## LESETEXT
Ich weiß ja nicht, auf welchem Planeten du wohnst, aber auf meinem Planeten ist dem nicht so. Sagen wir mal, ich habe im Monat Kosten von 800€, was mit Miete, Studiengebühren, Transportkosten, Lebenshaltung und Kosten für Bücher schon recht wenig ist, dann musst du bei 8€ in der Stunde, was recht realistisch ist, 25h in der Woche arbeiten. Und das zum Studium selber dazu. Und ich kenne keine Diskothek, in der man so viel verdient, und ich kenne dann doch die ein oder andere.



> Zudem hat man als Student doch in fast jeder Situation finazielle Vorteile...überall gibt es Studienrabatte, -Tarife, EDU-Version von Software etc( nicht zuvergessen das seeehr günstige Essen (durch Subventionen) in den Mensen




Dir ist klar, dass deine "finanziellen Vorteile" nur greifen, wenn du auch etwas konsumierst oder in Anspruch nimmst? Das heißt, du zahlst für die Bahncard 50 beispielsweise nur noch 125€ anstatt 250€, musst aber immer noch 125€ dafür zahlen?

## DATENLISTE
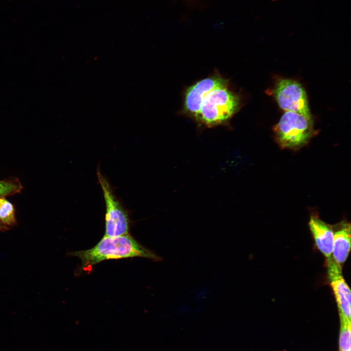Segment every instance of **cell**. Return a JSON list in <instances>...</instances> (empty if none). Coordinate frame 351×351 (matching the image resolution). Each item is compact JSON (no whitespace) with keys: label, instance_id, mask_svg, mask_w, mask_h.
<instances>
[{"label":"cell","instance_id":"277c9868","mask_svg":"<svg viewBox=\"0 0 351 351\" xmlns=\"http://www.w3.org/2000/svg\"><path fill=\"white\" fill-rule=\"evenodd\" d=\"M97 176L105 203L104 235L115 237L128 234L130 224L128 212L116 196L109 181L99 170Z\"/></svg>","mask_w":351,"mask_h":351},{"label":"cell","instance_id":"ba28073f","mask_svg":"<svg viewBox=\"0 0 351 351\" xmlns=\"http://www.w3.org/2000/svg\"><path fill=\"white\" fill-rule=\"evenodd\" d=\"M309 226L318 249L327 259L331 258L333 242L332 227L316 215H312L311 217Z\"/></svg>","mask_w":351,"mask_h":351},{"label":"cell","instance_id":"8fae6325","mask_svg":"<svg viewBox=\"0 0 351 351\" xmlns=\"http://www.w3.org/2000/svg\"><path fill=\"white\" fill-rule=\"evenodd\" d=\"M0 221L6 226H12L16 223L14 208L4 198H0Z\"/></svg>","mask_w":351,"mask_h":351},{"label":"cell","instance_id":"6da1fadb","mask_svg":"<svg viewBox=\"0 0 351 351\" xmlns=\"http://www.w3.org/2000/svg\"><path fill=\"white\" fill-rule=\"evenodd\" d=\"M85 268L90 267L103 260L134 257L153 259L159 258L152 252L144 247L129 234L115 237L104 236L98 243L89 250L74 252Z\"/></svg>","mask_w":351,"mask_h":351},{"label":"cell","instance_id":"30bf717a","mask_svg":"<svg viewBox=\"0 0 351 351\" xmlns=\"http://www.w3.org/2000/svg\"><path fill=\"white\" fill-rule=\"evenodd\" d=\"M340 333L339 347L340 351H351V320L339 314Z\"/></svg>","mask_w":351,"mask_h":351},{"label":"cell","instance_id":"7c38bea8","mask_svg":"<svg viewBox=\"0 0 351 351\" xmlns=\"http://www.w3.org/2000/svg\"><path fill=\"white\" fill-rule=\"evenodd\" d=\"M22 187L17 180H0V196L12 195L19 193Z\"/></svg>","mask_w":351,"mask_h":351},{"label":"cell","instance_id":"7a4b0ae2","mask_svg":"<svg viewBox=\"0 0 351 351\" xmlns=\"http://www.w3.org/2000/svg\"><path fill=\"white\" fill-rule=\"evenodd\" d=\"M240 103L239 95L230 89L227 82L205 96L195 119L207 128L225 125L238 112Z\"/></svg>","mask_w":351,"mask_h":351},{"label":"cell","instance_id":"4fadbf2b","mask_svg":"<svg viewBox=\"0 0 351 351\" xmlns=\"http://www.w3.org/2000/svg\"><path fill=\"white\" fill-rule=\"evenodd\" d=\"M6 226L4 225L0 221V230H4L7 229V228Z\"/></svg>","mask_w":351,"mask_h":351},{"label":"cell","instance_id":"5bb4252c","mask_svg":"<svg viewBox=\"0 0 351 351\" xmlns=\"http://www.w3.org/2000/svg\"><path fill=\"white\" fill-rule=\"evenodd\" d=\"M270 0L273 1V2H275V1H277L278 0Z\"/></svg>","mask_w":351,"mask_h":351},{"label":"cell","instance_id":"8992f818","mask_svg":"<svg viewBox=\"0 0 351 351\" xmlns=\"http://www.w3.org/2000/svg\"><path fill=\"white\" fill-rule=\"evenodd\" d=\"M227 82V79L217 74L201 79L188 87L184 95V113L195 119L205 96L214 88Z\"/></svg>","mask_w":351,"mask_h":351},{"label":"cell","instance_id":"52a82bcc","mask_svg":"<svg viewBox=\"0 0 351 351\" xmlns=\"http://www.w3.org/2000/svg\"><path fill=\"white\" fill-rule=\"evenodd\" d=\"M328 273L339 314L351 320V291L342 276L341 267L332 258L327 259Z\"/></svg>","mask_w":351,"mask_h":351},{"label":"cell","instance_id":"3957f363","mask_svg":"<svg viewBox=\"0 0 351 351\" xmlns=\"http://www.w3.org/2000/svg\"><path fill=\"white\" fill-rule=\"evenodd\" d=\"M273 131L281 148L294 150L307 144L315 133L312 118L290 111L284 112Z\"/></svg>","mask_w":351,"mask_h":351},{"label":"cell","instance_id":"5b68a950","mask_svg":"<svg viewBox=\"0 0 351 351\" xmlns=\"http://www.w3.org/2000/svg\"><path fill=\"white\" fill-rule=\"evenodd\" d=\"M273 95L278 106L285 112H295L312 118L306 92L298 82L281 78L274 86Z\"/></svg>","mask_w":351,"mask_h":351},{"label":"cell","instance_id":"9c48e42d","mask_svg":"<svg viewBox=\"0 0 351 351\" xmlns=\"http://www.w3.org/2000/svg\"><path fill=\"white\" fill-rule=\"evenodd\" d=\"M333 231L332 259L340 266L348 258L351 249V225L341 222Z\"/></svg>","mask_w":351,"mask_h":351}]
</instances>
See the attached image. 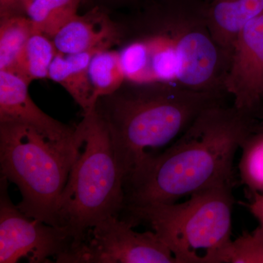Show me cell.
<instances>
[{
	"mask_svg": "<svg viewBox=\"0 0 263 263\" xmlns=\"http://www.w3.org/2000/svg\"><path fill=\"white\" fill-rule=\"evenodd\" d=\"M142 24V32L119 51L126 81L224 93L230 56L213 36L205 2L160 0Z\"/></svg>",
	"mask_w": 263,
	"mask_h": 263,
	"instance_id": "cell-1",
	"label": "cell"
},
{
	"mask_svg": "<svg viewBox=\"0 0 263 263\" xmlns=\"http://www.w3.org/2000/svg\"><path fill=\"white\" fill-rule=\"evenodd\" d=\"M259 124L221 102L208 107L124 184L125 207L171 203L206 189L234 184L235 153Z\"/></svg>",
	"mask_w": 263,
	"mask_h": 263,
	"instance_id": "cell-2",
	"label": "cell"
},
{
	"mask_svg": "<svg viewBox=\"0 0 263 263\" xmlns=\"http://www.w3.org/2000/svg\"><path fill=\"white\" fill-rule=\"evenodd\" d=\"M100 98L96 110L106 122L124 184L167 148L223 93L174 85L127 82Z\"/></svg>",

## AUFGABEN
a – Wie viele Stunden pro Woche muss man laut dem Text über die Kosten des Studiums bei einem Stundenlohn von 8 € arbeiten, um monatliche Kosten von 800 € zu decken?
b – Setze den Text über die Kosten des Studiums nach seinem letzten Satz fort.

## ANTWORTEN
a – Man muss 25 Stunden in der Woche arbeiten.

b –
Und hast du eine Ahnung, was EDU-Software trotzdem noch kostet? Scheinbar nicht. Allein mein Chemielehrbuch hat 110€ gekostet, dann nochmal 60€ für Physik und noch ein paar weitere. Da war ich locker bei 250€ im ersten (!) Semester.



> Und sicher hast du Recht damit dass Bildung ein Grundrecht ist. Aber ich denke mit dem Gratislernen sollte nach dem Abi schluss sein.




[SARKASMUS AN]
Ja, genau! Dann zahlt jeder Student pro Semester mindestens 5000€ Studiengebühr und kaum einer studiert noch, weil sich ja eh jeder in den Abermillionen Diskotheken der Republik eine goldene Nase verdient. 
Dem Technologiestandort Deutschland tut das sehr gut.
[SARKASMUS AUS]


----------



## Vhailor (17. Januar 2013)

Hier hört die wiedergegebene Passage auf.